Objective: Health care quality monitoring has been introduced in cystic fibrosis (CF) by a few groups and national registries. Based upon this, continuous quality improvement can be achieved by applying the benchmarking method which is focused on learning from best practice.
Setting: A group of 12 CF centres in Germany, treating a total of 1200 patients of all ages, enrolled in a nationwide pilot benchmarking project from 2004 to 2007.
Intervention: Key nutritional and respiratory parameters were used as quality indicators. Numerical benchmarks were set and used for ranking. Applying the plan-do-check-act cycle, quality improvement interventions were introduced, such as harmonization of definitions and references, improvement of measurement standards, data quality, completion of missing data, enforcement of early aggressive antibiotic treatment and individual adaptation of dietary counselling.
Results: Ranking alone was not sufficient for identification of the best performing centres unless it was accompanied by longitudinal follow-up.
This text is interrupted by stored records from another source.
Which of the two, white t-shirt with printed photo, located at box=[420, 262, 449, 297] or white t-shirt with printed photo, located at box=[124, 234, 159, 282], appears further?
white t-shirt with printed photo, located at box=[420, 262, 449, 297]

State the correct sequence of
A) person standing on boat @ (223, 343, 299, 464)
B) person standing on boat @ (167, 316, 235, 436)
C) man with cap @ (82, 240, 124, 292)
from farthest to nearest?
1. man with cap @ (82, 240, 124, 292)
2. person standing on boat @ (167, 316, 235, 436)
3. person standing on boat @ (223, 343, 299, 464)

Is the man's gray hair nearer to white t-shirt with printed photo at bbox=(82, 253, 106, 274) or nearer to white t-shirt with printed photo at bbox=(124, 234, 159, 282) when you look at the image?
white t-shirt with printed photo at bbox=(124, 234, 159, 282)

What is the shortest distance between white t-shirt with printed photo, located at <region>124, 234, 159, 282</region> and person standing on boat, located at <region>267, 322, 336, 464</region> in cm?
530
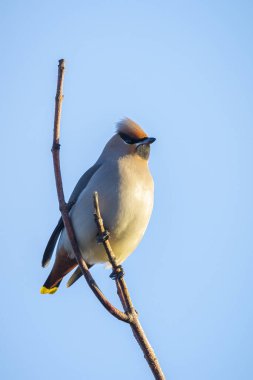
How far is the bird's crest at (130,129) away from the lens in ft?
16.7

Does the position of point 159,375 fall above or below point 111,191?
below

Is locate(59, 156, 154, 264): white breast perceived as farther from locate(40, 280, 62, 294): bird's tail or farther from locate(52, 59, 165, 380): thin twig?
locate(52, 59, 165, 380): thin twig

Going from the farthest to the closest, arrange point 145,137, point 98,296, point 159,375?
point 145,137, point 98,296, point 159,375

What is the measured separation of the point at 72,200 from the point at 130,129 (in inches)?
33.2

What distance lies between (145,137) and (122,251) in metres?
1.03

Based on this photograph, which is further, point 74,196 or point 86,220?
point 74,196

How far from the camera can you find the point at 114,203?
4383 mm

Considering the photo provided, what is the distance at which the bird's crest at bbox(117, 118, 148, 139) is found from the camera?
509 centimetres

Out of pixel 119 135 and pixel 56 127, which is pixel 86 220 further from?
pixel 56 127

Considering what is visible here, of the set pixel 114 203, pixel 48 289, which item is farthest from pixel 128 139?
pixel 48 289

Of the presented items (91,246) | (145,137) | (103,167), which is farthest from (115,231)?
(145,137)

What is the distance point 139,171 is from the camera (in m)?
4.79

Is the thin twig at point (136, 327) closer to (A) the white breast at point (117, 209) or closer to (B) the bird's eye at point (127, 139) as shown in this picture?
(A) the white breast at point (117, 209)

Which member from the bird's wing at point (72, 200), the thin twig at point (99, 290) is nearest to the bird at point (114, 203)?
the bird's wing at point (72, 200)
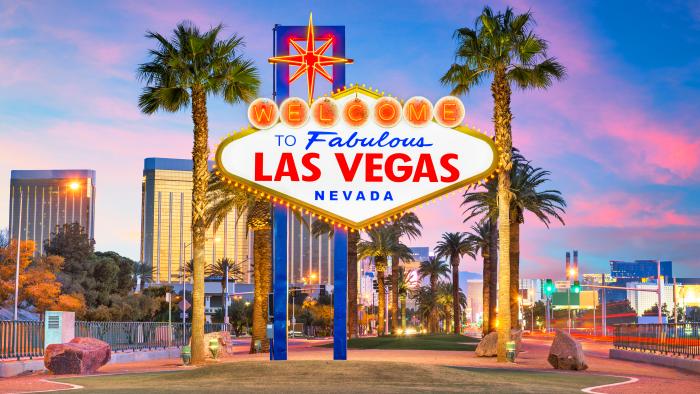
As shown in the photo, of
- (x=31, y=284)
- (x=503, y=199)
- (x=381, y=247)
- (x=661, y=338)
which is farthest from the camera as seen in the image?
(x=381, y=247)

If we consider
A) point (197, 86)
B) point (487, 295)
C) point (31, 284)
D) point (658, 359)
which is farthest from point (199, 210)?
point (487, 295)

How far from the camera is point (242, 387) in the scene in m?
20.1

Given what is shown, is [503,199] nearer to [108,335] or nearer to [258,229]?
[258,229]

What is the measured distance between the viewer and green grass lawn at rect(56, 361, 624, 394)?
19859 mm

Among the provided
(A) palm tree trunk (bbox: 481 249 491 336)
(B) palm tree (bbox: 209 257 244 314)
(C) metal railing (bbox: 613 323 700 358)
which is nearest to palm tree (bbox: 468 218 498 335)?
(A) palm tree trunk (bbox: 481 249 491 336)

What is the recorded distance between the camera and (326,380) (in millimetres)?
21078

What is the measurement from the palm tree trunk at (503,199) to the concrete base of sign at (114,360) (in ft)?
57.2

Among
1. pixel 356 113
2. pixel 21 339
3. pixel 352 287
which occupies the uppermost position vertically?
pixel 356 113

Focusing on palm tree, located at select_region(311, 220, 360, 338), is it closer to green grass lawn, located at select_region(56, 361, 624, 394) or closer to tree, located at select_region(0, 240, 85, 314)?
tree, located at select_region(0, 240, 85, 314)

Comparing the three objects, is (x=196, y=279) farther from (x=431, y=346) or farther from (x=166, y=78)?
(x=431, y=346)

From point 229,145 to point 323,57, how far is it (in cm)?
442

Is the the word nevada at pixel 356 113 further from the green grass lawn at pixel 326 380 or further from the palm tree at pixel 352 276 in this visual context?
the palm tree at pixel 352 276

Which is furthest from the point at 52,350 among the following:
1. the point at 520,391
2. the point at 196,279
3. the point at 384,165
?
the point at 520,391

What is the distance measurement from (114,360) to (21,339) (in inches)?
312
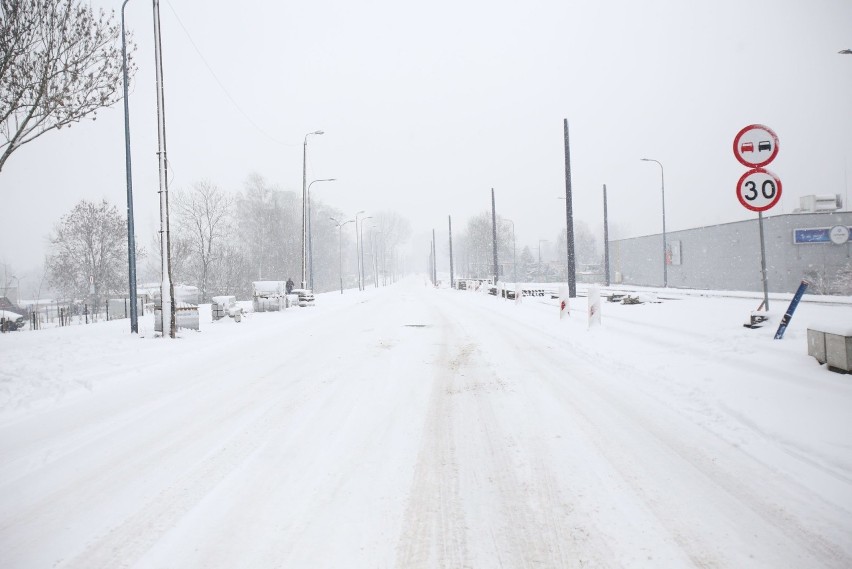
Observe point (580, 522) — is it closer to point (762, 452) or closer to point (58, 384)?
A: point (762, 452)

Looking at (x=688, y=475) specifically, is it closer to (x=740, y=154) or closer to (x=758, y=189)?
(x=758, y=189)

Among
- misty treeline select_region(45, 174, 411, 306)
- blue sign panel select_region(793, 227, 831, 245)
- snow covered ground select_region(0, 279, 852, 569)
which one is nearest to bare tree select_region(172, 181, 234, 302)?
misty treeline select_region(45, 174, 411, 306)

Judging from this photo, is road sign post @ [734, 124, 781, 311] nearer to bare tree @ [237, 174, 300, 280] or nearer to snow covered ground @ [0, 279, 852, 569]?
snow covered ground @ [0, 279, 852, 569]

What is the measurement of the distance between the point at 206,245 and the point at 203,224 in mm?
2267

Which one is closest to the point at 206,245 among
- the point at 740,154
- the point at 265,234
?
the point at 265,234

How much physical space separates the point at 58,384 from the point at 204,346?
3.80m

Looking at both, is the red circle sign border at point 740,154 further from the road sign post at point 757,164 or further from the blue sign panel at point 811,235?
the blue sign panel at point 811,235

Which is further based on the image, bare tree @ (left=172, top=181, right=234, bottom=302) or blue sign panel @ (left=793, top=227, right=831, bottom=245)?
bare tree @ (left=172, top=181, right=234, bottom=302)

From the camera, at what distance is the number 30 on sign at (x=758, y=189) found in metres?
7.63

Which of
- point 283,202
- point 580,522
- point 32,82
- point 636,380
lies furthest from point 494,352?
point 283,202

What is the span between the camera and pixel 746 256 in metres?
34.2

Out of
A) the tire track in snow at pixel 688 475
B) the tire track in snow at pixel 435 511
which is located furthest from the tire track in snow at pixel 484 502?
the tire track in snow at pixel 688 475

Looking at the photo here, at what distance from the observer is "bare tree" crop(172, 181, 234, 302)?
45.7 meters

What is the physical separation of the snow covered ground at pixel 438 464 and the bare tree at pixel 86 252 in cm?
3133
Improvement was possible in the 3 years' period as shown by benchmarking for single centres that introduced new interventions in nutritional and antibiotic treatment most consequently.
Conclusion: CF provides a model of the link between processes of health care delivery and health outcomes of patients. Quality improvement is a continuous goal in CF care with realistic potential as exemplified by our data. Accountability was introduced and transparency was improved by our pilot benchmarking project. Using the benchmarking procedure, our long-term project will reinforce standards, programmes, and individual attitudes and principles to ensure continuous quality improvement in CF health care.